Die an den genannten Beispielen aufgezeigte Förderung macht deutlich, daß
auch die Länder dem ehrenamtlichen Engagement als Ausdruck einer humanen
Gesellschaft und lebendigen Demokratie große Aufmerksamkeit widmen und
vielfältige Anstrengungen mit dem Ziel unternehmen, den hohen Stellenwert
des Ehrenamts für das Gemeinwohl zu erhalten und auf Dauer zu sichern.
V. Auszeichnungen
22. Welche Bedeutung mißt die Bundesregierung staatlichen Ehrungen im
Hinblick auf die Bereitschaft zur Übernahme ehrenamtlicher Tätigkeit
zu und welche Möglichkeiten sieht sie, durch Einführung besonderer
Auszeichnungen für ehrenamtlich Tätige dies auf Bundesebene zu dokumentieren?

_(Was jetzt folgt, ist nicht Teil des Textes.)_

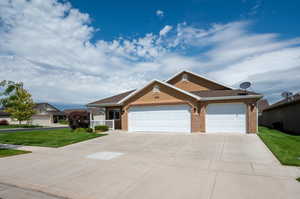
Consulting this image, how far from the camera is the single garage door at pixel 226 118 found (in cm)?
1330

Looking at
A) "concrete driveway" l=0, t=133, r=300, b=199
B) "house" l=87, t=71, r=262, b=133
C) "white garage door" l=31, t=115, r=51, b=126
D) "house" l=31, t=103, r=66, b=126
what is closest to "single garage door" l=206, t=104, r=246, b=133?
"house" l=87, t=71, r=262, b=133

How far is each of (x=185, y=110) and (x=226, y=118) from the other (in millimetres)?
3297

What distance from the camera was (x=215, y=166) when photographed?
5.80m

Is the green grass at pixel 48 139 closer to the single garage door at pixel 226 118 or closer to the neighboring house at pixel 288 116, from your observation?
the single garage door at pixel 226 118

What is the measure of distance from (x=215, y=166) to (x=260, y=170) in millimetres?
1327

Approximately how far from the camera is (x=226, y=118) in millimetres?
13602

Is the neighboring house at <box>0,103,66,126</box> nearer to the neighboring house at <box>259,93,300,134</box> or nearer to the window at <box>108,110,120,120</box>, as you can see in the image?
the window at <box>108,110,120,120</box>

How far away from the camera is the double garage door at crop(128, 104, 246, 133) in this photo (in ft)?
44.0

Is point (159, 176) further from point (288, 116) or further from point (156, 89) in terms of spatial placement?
point (288, 116)

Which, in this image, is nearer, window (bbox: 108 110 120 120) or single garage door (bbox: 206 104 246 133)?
single garage door (bbox: 206 104 246 133)

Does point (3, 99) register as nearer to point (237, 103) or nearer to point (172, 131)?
point (172, 131)

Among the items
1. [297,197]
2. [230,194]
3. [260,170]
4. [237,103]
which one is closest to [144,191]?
[230,194]

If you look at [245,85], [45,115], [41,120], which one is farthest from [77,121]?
[41,120]

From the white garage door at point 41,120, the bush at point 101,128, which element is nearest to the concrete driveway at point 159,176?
the bush at point 101,128
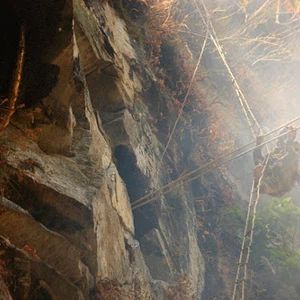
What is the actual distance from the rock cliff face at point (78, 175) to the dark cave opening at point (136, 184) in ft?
0.06

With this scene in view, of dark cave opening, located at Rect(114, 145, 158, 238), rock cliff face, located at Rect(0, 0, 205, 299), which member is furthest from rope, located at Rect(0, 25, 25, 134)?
dark cave opening, located at Rect(114, 145, 158, 238)

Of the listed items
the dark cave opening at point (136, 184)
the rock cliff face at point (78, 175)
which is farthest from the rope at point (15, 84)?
the dark cave opening at point (136, 184)

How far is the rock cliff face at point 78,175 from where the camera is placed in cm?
338

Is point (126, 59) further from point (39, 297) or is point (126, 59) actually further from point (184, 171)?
point (39, 297)

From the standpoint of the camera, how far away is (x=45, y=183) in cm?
368

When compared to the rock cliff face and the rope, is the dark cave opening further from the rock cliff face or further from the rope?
the rope

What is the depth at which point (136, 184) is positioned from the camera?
6.33 m

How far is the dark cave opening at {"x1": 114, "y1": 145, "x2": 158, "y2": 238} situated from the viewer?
614 cm

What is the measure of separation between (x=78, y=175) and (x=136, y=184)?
2.15m

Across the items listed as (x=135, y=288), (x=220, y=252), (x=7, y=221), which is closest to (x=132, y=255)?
(x=135, y=288)

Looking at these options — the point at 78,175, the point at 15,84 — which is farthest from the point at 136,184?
the point at 15,84

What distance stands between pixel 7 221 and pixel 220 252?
7298 millimetres

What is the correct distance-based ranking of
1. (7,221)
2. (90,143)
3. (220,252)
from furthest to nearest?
(220,252) → (90,143) → (7,221)

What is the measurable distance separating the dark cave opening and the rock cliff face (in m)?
0.02
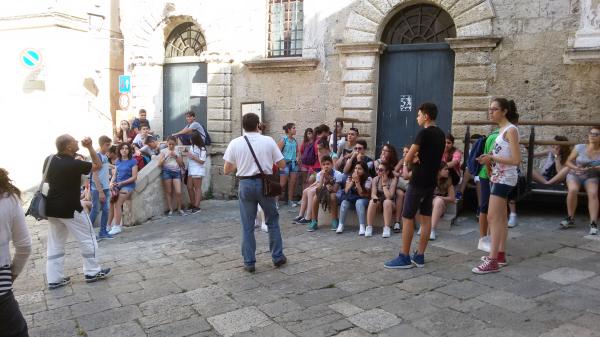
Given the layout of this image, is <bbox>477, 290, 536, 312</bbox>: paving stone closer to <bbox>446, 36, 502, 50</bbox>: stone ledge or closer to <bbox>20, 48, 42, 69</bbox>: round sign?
<bbox>446, 36, 502, 50</bbox>: stone ledge

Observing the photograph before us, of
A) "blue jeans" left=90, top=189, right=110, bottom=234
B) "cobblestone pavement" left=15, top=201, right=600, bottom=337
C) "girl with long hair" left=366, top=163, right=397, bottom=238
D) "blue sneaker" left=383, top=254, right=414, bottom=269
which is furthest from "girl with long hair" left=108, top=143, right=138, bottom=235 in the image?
"blue sneaker" left=383, top=254, right=414, bottom=269

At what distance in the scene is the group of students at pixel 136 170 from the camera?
Result: 8000mm

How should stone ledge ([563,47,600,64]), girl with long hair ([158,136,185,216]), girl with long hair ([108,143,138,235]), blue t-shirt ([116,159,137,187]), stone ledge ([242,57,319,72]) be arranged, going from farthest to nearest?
stone ledge ([242,57,319,72])
girl with long hair ([158,136,185,216])
blue t-shirt ([116,159,137,187])
girl with long hair ([108,143,138,235])
stone ledge ([563,47,600,64])

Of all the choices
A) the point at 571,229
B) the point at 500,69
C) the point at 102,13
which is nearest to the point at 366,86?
the point at 500,69

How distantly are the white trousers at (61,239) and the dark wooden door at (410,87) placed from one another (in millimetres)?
6650

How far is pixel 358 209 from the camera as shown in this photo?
747 centimetres

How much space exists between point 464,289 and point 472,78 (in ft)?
18.0

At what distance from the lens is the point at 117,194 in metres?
8.75

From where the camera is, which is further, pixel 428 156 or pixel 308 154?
pixel 308 154

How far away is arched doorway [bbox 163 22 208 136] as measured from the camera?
1278 cm

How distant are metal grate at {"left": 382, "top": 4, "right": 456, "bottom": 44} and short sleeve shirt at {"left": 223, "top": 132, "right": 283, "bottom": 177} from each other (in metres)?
5.77

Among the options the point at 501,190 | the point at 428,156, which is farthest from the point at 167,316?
the point at 501,190

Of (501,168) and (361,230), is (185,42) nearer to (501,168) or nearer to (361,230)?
(361,230)

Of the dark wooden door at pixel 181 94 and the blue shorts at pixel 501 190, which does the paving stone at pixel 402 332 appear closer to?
the blue shorts at pixel 501 190
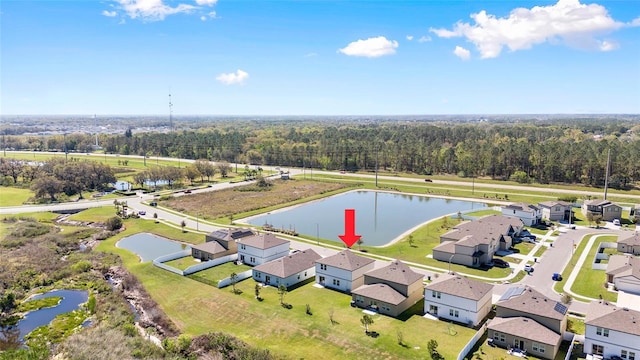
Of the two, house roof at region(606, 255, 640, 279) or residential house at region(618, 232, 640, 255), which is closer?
house roof at region(606, 255, 640, 279)

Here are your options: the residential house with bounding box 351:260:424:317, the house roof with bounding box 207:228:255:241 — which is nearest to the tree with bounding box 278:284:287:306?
the residential house with bounding box 351:260:424:317

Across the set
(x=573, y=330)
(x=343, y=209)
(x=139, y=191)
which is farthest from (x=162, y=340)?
(x=139, y=191)

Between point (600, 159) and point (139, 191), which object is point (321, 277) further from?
point (600, 159)

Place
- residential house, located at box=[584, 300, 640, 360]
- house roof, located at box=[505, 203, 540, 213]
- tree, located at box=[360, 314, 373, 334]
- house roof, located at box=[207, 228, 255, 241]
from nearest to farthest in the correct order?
residential house, located at box=[584, 300, 640, 360], tree, located at box=[360, 314, 373, 334], house roof, located at box=[207, 228, 255, 241], house roof, located at box=[505, 203, 540, 213]

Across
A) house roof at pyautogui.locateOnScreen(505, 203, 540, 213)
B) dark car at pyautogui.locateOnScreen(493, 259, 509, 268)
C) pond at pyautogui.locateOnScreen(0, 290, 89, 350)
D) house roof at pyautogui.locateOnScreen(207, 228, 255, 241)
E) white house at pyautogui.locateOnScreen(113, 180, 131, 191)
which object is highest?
house roof at pyautogui.locateOnScreen(505, 203, 540, 213)

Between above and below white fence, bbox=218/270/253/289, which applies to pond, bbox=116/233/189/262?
below

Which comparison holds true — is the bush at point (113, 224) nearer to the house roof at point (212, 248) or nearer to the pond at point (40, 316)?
the house roof at point (212, 248)

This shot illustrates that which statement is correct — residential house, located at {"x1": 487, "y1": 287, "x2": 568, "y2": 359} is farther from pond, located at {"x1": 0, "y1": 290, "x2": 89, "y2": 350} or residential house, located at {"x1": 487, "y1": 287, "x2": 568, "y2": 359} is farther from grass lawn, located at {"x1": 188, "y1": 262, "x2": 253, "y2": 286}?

Die Bundesregierung sieht in staatlichen Auszeichnungen und Ehrungen eine angemessene
und ermutigende Anerkennung ehrenamtlichen Engagements.

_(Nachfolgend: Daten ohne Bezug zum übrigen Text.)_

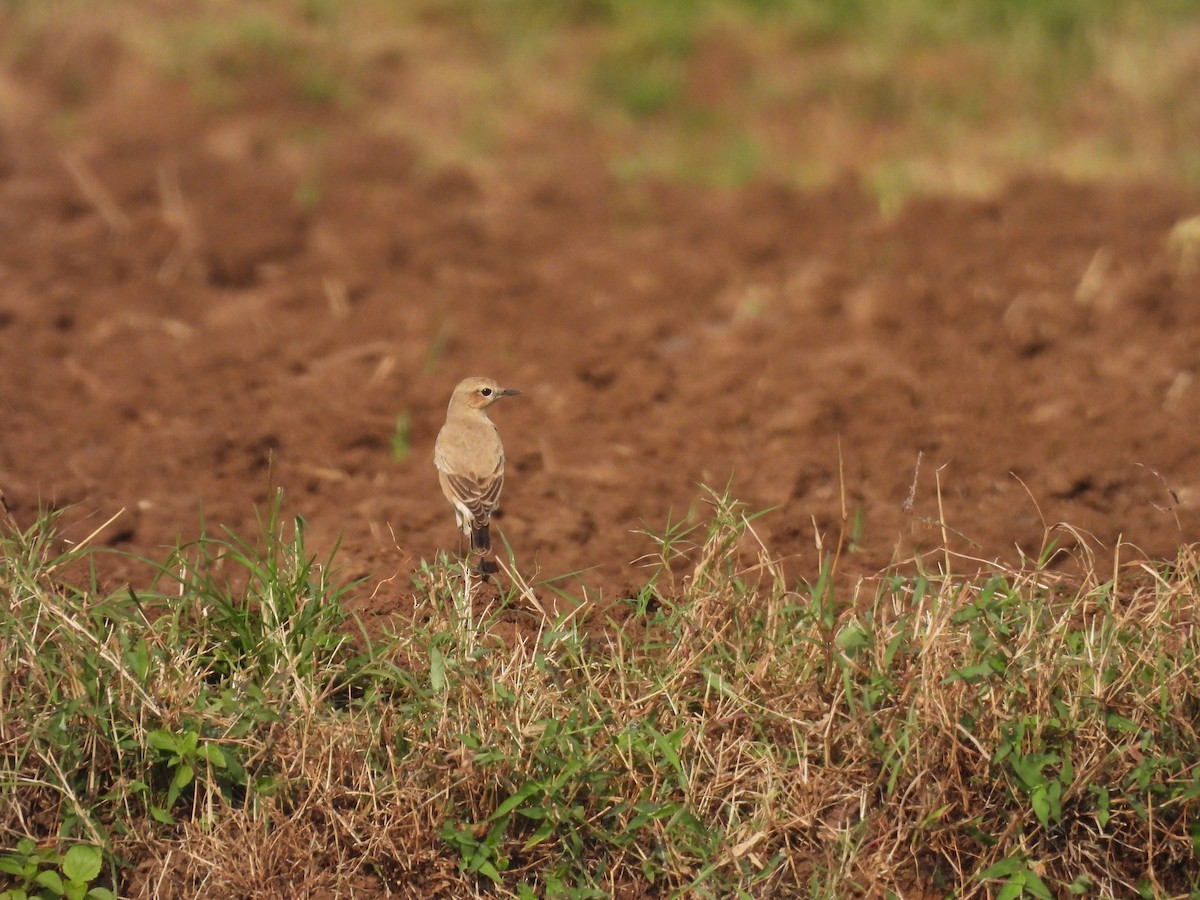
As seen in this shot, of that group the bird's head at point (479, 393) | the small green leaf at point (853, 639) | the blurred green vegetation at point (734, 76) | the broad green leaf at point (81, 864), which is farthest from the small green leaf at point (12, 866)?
the blurred green vegetation at point (734, 76)

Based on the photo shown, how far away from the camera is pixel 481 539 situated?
5258 millimetres

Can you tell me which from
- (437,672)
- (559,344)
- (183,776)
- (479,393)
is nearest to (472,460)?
(479,393)

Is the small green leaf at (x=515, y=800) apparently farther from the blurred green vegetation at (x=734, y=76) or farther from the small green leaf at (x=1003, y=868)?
the blurred green vegetation at (x=734, y=76)

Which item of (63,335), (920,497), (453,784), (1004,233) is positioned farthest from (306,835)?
(1004,233)

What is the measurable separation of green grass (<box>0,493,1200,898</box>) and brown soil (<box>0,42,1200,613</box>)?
0.60 meters

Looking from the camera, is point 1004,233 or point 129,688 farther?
point 1004,233

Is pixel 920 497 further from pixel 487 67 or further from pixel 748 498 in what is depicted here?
pixel 487 67

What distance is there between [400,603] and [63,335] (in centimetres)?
344

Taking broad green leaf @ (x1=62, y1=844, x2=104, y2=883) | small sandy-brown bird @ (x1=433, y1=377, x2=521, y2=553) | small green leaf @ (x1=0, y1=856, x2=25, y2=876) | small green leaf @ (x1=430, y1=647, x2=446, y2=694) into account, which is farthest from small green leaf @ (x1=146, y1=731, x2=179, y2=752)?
small sandy-brown bird @ (x1=433, y1=377, x2=521, y2=553)

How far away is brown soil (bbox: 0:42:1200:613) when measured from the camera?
231 inches

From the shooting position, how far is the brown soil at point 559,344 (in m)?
5.87

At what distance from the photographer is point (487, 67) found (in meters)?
11.1

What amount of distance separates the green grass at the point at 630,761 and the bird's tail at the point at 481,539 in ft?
2.31

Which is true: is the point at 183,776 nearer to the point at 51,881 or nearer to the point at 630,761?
the point at 51,881
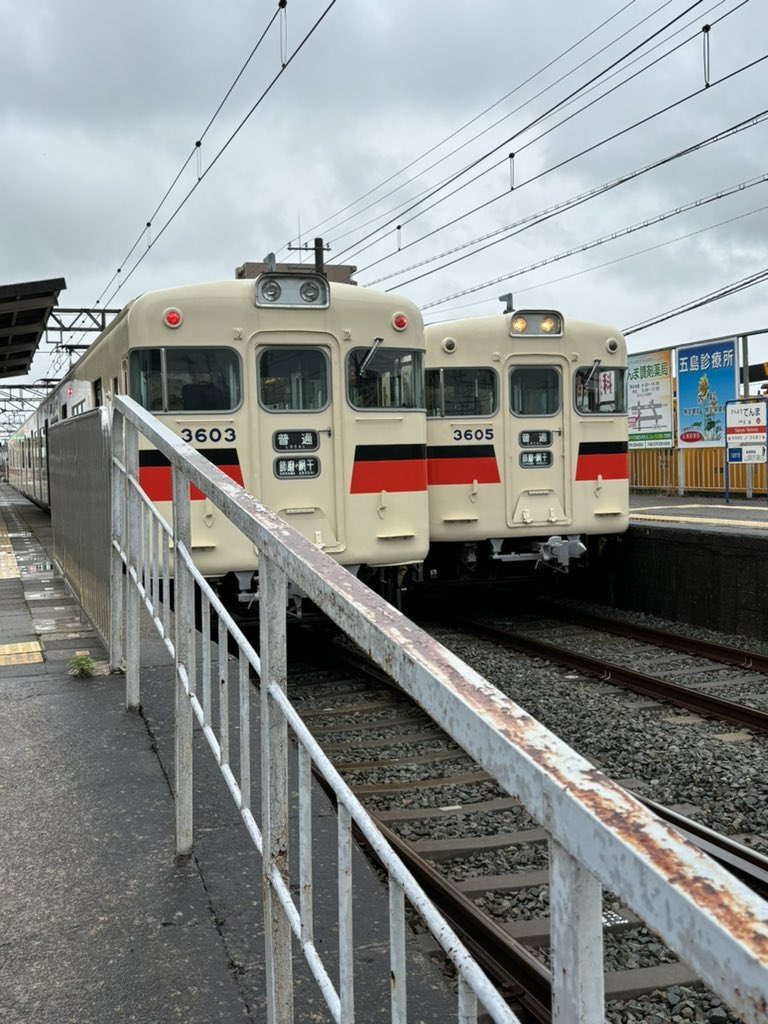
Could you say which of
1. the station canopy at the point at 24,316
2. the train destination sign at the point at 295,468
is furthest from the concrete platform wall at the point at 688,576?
the station canopy at the point at 24,316

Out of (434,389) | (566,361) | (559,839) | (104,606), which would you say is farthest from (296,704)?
(559,839)

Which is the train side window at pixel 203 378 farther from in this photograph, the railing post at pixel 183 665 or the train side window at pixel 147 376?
the railing post at pixel 183 665

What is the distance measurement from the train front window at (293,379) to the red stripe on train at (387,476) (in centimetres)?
66

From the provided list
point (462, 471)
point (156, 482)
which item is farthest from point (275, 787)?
point (462, 471)

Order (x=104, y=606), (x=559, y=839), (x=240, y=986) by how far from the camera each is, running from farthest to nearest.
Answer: (x=104, y=606) → (x=240, y=986) → (x=559, y=839)

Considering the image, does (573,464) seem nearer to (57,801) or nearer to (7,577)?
(7,577)

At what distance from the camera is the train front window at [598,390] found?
1095 centimetres

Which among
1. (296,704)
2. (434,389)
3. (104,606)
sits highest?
(434,389)

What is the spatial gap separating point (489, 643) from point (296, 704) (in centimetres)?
304

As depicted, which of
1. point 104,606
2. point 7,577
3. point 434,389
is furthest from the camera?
point 434,389

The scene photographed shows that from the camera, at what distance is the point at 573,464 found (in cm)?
1095

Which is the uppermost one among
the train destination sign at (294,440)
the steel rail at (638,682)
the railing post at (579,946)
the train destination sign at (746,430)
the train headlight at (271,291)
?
the train headlight at (271,291)

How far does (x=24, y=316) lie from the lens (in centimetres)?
1797

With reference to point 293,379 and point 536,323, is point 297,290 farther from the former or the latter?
point 536,323
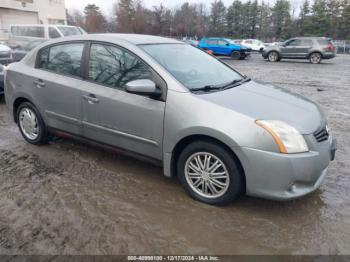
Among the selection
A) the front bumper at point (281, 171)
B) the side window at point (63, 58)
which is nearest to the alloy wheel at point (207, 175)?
the front bumper at point (281, 171)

Seit Stiftung des Verdienstordens der Bundesrepublik Deutschland durch Bundespräsident
Theodor Heuss im Jahre 1951 wird dieser regelmäßig vom jeweiligen
Bundespräsidenten auch für ehrenamtlich erbrachte Leistungen verliehen.
Insgesamt spielt das Ehrenamt in der heutigen Verleihungspraxis des Verdienstordens
eine hervorgehobene Rolle. So werden mit der Verdienstmedaille und dem Verdienstkreuz
am Bande Menschen ausgezeichnet, die durch regelmäßigen Einsatz über
längere Zeit Gemeinsinn, Belastungsbereitschaft, Ausdauer sowie Bereitschaft
zur Übernahme von Verantwortung bewiesen haben. Als Beispiele seien genannt:
jahrelange Pflege z.B. von Familienangehörigen, ehrenamtliches Engagement
in der sozialen, karitativen oder Kulturarbeit, langjährige aktive Mitarbeit
in Pfarrgemeinderäten, Vereinen, Personalräten, Tätigkeit als
ehrenamtlicher Bürgermeister, Richter oder Schöffe.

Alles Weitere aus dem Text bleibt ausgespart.